L'an dernier, l'UE et le Mexique se sont accordés sur un nouvel accord commercial, en réalité une mise à jour des aspects commerciaux de l'"Accord global" (accord de partenariat économique, de coordination politique et de coopération) entre les deux parties. Le nouvel accord doit permettre de renforcer encore les échanges commerciaux, notamment via la suppression de diverses taxes douanières sur les produits alimentaires européens arrivés sur le marché mexicain. Ce changement devrait, entre autres, profiter aux producteurs belges.

Le secteur belge de l'alimentation espère que l'accord, qui devrait selon les attentes entrer en vigueur en 2020, poussera les exportations des viandes de poulet et porc, du fromages, du chocolat et des biscuits, entre autres. De quoi tenter de concurrencer les produits américains, selon Fevia.

L'actuel produit d'exportation phare de la Belgique, pour les Mexicains, est l'orge, utilisée sur place pour la production de bière.
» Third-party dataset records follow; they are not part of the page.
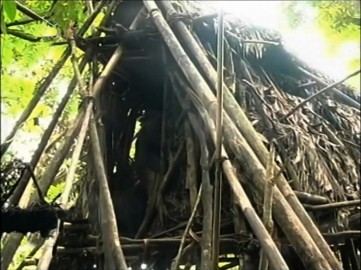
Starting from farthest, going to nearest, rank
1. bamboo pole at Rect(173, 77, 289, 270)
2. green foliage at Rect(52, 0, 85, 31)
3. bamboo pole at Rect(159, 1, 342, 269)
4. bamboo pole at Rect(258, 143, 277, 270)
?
green foliage at Rect(52, 0, 85, 31) < bamboo pole at Rect(159, 1, 342, 269) < bamboo pole at Rect(258, 143, 277, 270) < bamboo pole at Rect(173, 77, 289, 270)

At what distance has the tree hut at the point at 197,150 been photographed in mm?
2754

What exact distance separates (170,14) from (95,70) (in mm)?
601

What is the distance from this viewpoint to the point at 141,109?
170 inches

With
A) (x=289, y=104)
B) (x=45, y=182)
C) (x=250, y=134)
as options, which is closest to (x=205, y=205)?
(x=250, y=134)

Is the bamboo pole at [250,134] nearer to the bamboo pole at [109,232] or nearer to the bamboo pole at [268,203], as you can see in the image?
the bamboo pole at [268,203]

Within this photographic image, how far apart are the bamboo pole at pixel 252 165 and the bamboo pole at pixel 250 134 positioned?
0.20ft

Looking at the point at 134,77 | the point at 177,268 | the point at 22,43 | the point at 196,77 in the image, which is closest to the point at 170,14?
the point at 134,77

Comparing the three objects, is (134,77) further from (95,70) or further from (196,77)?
(196,77)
Comme ailleurs, le pays connait un essor des brasseries artisanales locales, et est par ailleurs le sixième producteur mondial de bière.

Toujours dans l'alimentaire, Belgapom, l'organisation qui représente le secteur belge du négoce et de la transformation des pommes de terre, a été mise en avant lundi lors de la mission économique. Elle a préparé des frites pour un évènement de presse avec des journalistes belges et mexicains. Selon Romain Cools, secrétaire général de Belgapom, le secteur constate "qu'il y a de plus en plus d'intérêt pour les frites" au Mexique, or la Belgique est "le plus gros exportateur de frites surgelées au monde".